Bayesian Optimization for NAS

Bayesian optimization (BO) is an efficient black-box optimization strategy that builds a probabilistic surrogate model of the true objective function and uses it to select the next evaluation point.

For NAS, the architecture is encoded as a vector, and BO fits a Gaussian Process (GP) surrogate:

$$f(a) \sim \mathcal{GP}(\mu(a), k(a, a’))$$

Where $k$ is a kernel measuring architectural similarity. New candidates are selected using acquisition functions like Expected Improvement (EI):

$$a_{next} = \arg\max_a \text{EI}(a) = \mathbb{E}[\max(f(a) - f^*, 0)]$$

Architecture kernels: Measuring “similarity” between architectures is non-trivial. Approaches:

• Edit distance: number of operations that differ
• Walk kernel: similar to graph kernel, counts matching paths in computation graphs
• Hamming distance on one-hot encoded operation choices

BO is most effective when the per-evaluation cost is high (full training) but the number of evaluations is small (< 1000 for typical BO). For cheap evaluations (proxy tasks), random search or evolutionary algorithms often match BO.

Multi-Objective NAS: Pareto Frontiers

In practice, NAS optimizes multiple objectives: accuracy, latency, memory, energy consumption. These are often in conflict — higher accuracy usually requires more compute.

Multi-objective NAS seeks the Pareto frontier: the set of architectures where no other architecture is better on all objectives simultaneously.

Formally, architecture $a_1$ dominates $a_2$ ($a_1 \succ a_2$) if $a_1$ is at least as good on all objectives and strictly better on at least one. The Pareto frontier is the set of non-dominated architectures.

NSGA-II for NAS: Apply the NSGA-II evolutionary algorithm (Non-dominated Sorting Genetic Algorithm) with architectural mutation and crossover operators. Each generation selects the Pareto-frontier architectures for reproduction.

MNasNet (Tan et al., 2019): RL-based NAS with a latency-aware reward: $$\text{Reward}(m) = \text{ACC}(m) \times [\text{LAT}(m) / T]^w$$

Where $T$ is target latency and $w$ is weight. $w < 0$ penalizes high latency.

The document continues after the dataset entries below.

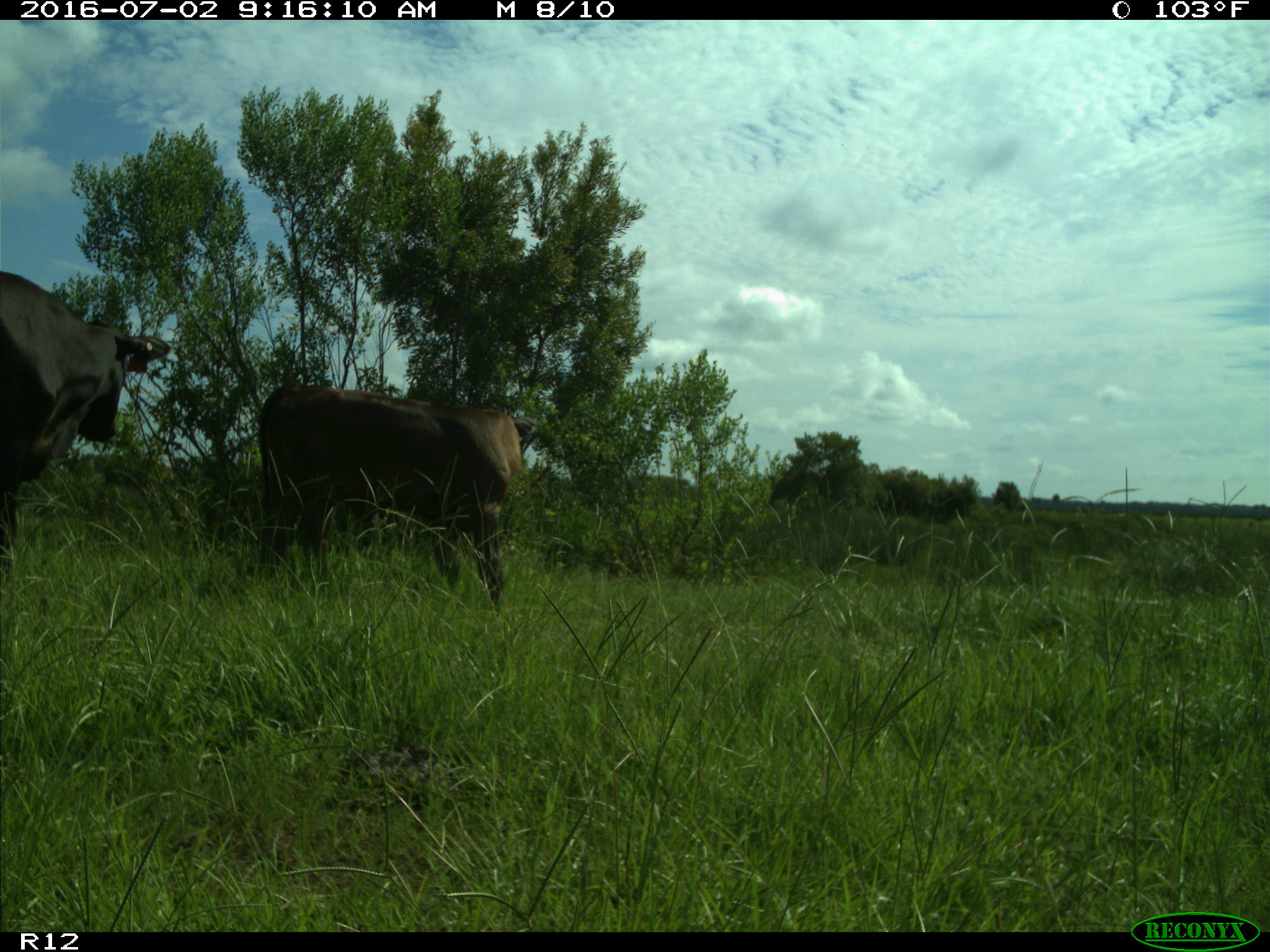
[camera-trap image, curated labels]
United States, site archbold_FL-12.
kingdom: Animalia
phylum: Chordata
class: Mammalia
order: Artiodactyla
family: Bovidae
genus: Bos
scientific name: Bos taurus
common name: domestic cow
Bos taurus (domestic cow).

Different $w$ values shift the accuracy-latency tradeoff curve.

Once-For-All (OFA) Pareto extraction: OFA trains one supernet, then for each (accuracy, latency) point on the Pareto frontier, finds the optimal sub-network via evolutionary search. A single 40 GPU-hour supernet training supports efficient search for any device.

NAS for Large Language Models

NAS at LLM scale is emerging:

GPT-NAS: Search over depth (number of layers), width (hidden dimension), number of attention heads, FFN ratio, and head dimensions — while constraining total parameter count. The search space is much smaller than vision NAS (fewer structural choices) but the evaluation cost is much higher.

Layer-dropping / depth NAS: SandwichNets train supernets that can drop any set of transformer layers. At inference time, select the number of layers based on available compute. This is essentially hardware-adaptive NAS for transformers.

Mixture of Experts as NAS: MoE architectures (used in GPT-4, Mixtral, DeepSeek) can be viewed as learned NAS — the gating network selects which expert (which architectural variant) processes each token. The “search” happens implicitly during training.

MatMul-free architectures (2024): Exploration of transformer architectures that eliminate matrix multiplications, replacing with bitwise operations. Hardware-aware NAS is essential here — the optimal architecture depends heavily on hardware support for specific operations.

One thing to remember: NAS’s long-term significance isn’t in any specific algorithm — it’s in establishing that architecture design is a solvable optimization problem rather than pure art, which means future models will increasingly be designed by optimization processes guided by hardware constraints and efficiency objectives rather than human architectural intuitions.